YOUR GOAL
All entries below are to be set down again, identical to the source.

[Data records]

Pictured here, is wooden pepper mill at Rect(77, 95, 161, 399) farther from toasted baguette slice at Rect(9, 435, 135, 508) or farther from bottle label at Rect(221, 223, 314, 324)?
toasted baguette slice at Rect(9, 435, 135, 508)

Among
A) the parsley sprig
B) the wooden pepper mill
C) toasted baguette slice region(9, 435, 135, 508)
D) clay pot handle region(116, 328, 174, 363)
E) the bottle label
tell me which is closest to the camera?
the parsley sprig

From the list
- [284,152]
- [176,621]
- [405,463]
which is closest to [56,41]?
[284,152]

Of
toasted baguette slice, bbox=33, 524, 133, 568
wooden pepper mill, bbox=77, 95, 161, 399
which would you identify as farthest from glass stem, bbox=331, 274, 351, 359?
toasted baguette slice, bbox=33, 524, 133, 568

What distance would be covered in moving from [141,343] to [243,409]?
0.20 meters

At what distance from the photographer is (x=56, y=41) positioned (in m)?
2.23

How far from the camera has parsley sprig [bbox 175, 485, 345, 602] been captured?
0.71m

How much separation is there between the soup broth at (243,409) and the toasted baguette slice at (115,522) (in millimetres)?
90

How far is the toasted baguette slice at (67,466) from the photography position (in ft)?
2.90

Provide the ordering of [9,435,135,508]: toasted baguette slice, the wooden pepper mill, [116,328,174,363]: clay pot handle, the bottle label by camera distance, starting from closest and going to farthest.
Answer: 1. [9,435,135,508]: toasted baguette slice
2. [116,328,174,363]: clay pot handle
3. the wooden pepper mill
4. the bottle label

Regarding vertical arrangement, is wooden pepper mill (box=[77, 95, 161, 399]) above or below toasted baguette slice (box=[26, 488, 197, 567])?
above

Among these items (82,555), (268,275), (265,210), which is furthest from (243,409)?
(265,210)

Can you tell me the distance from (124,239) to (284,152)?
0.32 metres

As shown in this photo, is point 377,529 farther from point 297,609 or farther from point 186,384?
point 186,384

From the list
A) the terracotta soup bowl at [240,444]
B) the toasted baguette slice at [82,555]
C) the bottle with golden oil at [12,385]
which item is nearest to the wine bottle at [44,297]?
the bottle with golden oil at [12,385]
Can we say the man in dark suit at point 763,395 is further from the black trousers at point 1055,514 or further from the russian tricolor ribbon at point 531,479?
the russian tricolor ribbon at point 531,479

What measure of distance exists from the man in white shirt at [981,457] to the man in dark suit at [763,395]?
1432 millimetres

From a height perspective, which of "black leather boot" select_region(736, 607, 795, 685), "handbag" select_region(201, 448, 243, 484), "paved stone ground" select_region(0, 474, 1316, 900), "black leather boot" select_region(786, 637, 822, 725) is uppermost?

EXERCISE OUTPUT
Pictured here, is wooden pepper mill at Rect(77, 95, 161, 399) farther from toasted baguette slice at Rect(9, 435, 135, 508) or farther from bottle label at Rect(221, 223, 314, 324)?
toasted baguette slice at Rect(9, 435, 135, 508)

Among
A) the parsley sprig
B) the wooden pepper mill
C) toasted baguette slice region(9, 435, 135, 508)
D) clay pot handle region(116, 328, 174, 363)
E) the bottle label
tell me which is closest to the camera?
the parsley sprig

From the list
- [284,152]
- [176,621]
- [405,463]
which is closest to [56,41]?
[284,152]

Of
toasted baguette slice, bbox=33, 524, 133, 568
wooden pepper mill, bbox=77, 95, 161, 399
which would you identify as farthest from glass stem, bbox=331, 274, 351, 359?
toasted baguette slice, bbox=33, 524, 133, 568

What distance would be covered in moving from [141,343] to [243,409]?
0.20 meters

At what distance from the photographer is (x=56, y=41) positioned (in m)?
2.23

How far from the camera has parsley sprig [bbox 175, 485, 345, 602] been captured?
0.71m

How much separation is there between the soup broth at (243,409) and the toasted baguette slice at (115,522) (in millimetres)?
90

How far is the toasted baguette slice at (67,466) from the photography position (in ft)?
2.90

Provide the ordering of [9,435,135,508]: toasted baguette slice, the wooden pepper mill, [116,328,174,363]: clay pot handle, the bottle label by camera distance, starting from closest and going to farthest.
Answer: 1. [9,435,135,508]: toasted baguette slice
2. [116,328,174,363]: clay pot handle
3. the wooden pepper mill
4. the bottle label

Regarding vertical arrangement, is wooden pepper mill (box=[77, 95, 161, 399]) above or below toasted baguette slice (box=[26, 488, 197, 567])?
above

Among these items (82,555), (268,275), (265,210), which is furthest from (243,409)?
(265,210)

Can you tell me the distance from (124,239) to (284,152)?
0.32 metres

As shown in this photo, is point 377,529 farther from point 297,609 or farther from point 186,384?
point 186,384

From the list
A) the terracotta soup bowl at [240,444]
B) the toasted baguette slice at [82,555]
C) the bottle with golden oil at [12,385]
which item is nearest to the wine bottle at [44,297]?
the bottle with golden oil at [12,385]
Can we say the man in dark suit at point 763,395 is further from the black trousers at point 1055,514 or further from the russian tricolor ribbon at point 531,479?
the russian tricolor ribbon at point 531,479

What measure of distance exists from the man in white shirt at [981,457] to the man in dark suit at [763,395]?
1432 millimetres

From a height perspective, which of "black leather boot" select_region(736, 607, 795, 685), "handbag" select_region(201, 448, 243, 484), "paved stone ground" select_region(0, 474, 1316, 900), "black leather boot" select_region(786, 637, 822, 725) is uppermost?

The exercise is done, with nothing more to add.